Мишка подумал, покрутил круглой головой...
- Пойдем завтра, после демонстрации, все напьются, вот тогда и пойдем.
А седьмого ноября на город упал мощный снегопад. Колонны демонстрантов двигались сквозь него, как белые призраки. Лишь изредка, сквозь плотные снеговороты виднелись красные, бархатные знамена, да качались транспаранты с чьими то портретами. Все это мы наблюдали из окна нашей кухни, вернее сказать, наблюдал только Мишка, а я же постоянно подпрыгивая вверх ,чтобы достать подоконник, видел только сплошную белизну за окном.
- Пора - решил Мишка, и мы ринулись в коридор за своими пальто.
К монументу мы подошли белыми от снега. Почти на ощупь, он нашел большую металлическую ручку у двери и со всей силы налег на нее. Дверь приоткрылась и мы проскользнули в темную щель. Полированные гранитные ступени вели круто вниз. Откуда-то из-за поворота доносился вкусный запах жареного мяса и свежего хлеба.
Мишка поскользнулся и дальше вниз по ступеням поехал уже на животе. А я стоял на самом верху и очень боялся спускаться вслед за братом. В это время откуда-то сбоку выбежал высокий солдат в ярко начищенных сапогах.

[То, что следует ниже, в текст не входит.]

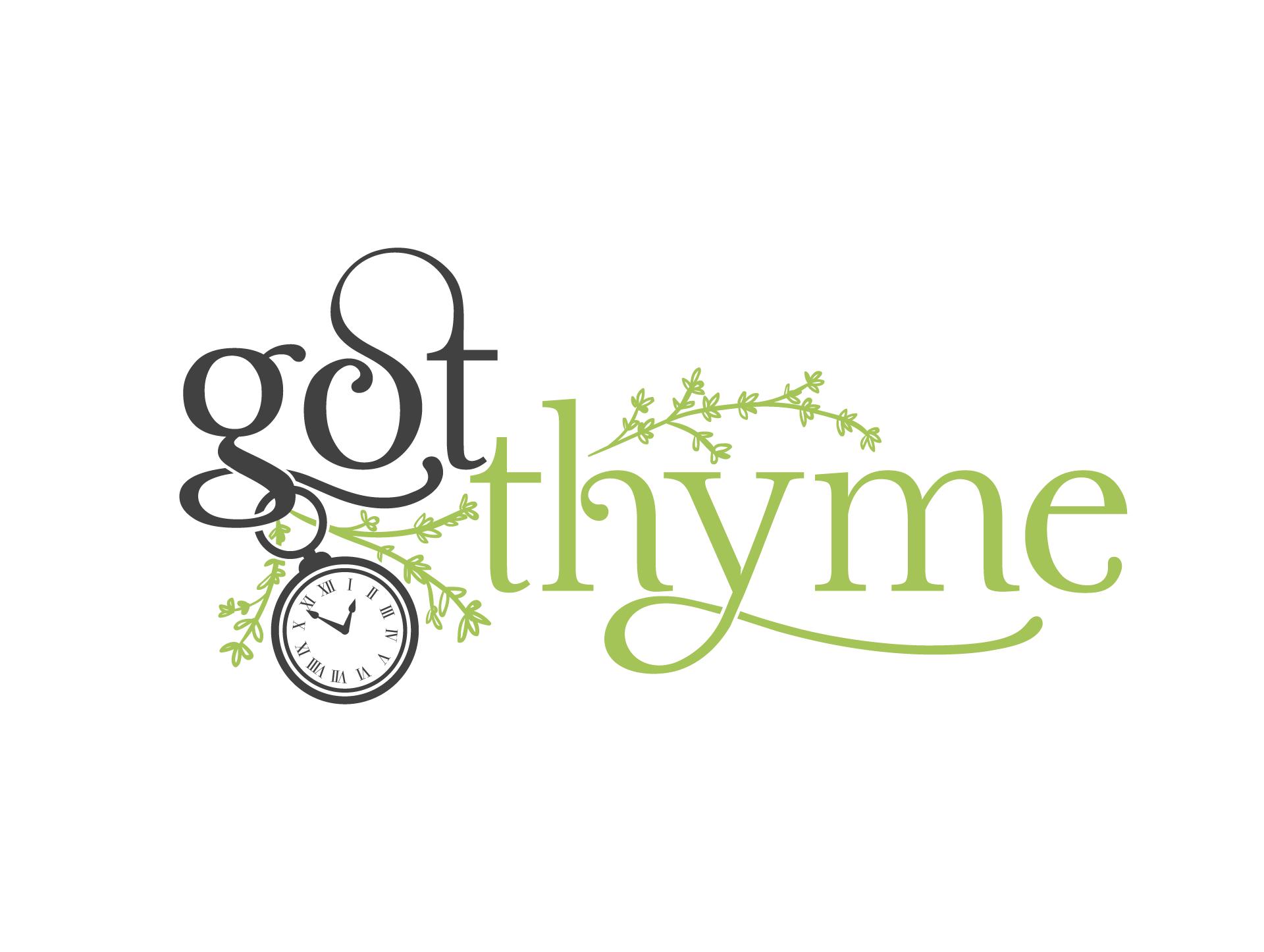 got thyme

-Стой, сопляк! - заорал он, и натренированным ударом ноги, рассчитанным попасть взрослому человеку ниже пояса, он ударил второклассника Мишку прямо в грудь. Отчетливо что-то хрустнуло и мой брат повалился на спину. Из его широко открытого рта вырвалось какое-то шипение и темно-красная кровь ринулась на пол. Из соседней двери на шум выглянул какой-то офицер с лоснившимися от жира губами. Моментально сориентировавшись, он прошипел:
- Ты что же натворил, Абдулин? Мать твою...Совсем одурел тут от безделья?
Потом подумав, приказал:
- Щенка выброси под елки, к утру околеет. Спишут на пьяных хулиганов. А здесь прибраться, чтобы ни капли. Сам- здесь! Не знаешь, что ли?
...Мишка лежал под елью, на ярко белом снегу, слегка припорошенном опавшими иголками. Кровь толчками вырывалась у него изо рта, и вокруг его большой, лобастой головы образовался ярко-красный круг, как на иконе, которую я видел у бабушки.

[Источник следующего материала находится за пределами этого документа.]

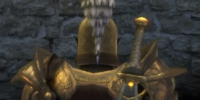 Maric's Blade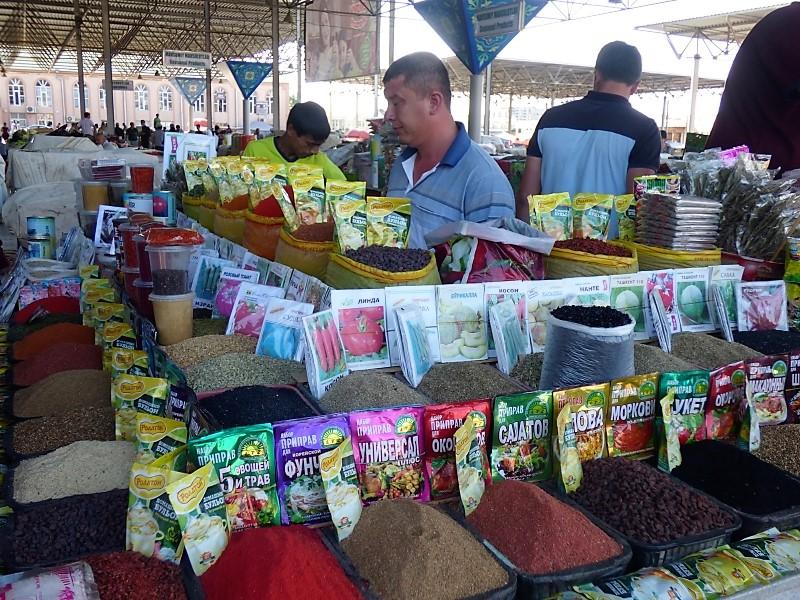 730 Le marché de Samarkand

А я варежками отгребал и отгребал пропитанный кровью снег, и мечтал только о том, чтобы все это когда-нибудь и как-нибудь закончилось. Мишка открыл глаза, сквозь слезы посмотрел на меня, и прошептал:
- Прости меня, Вовка. Прости...
После этого он дернулся и затих, по его лицу растеклась молочно-.голубоватая белизна, как потолок на нашей кухне, где стены сделаны из неба.